Source records
* * * *

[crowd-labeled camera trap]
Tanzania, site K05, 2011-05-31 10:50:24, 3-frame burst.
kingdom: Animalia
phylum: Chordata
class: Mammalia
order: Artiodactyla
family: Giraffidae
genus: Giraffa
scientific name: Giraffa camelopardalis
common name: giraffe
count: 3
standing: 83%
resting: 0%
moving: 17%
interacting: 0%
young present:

* * * *

• Task requirements: Above are some records; repeat all of them exactly.

• Finished exercise:
[crowd-labeled camera trap]
Tanzania, site K05, 2011-05-31 10:50:24, 3-frame burst.
kingdom: Animalia
phylum: Chordata
class: Mammalia
order: Artiodactyla
family: Giraffidae
genus: Giraffa
scientific name: Giraffa camelopardalis
common name: giraffe
count: 3
standing: 83%
resting: 0%
moving: 17%
interacting: 0%
young present:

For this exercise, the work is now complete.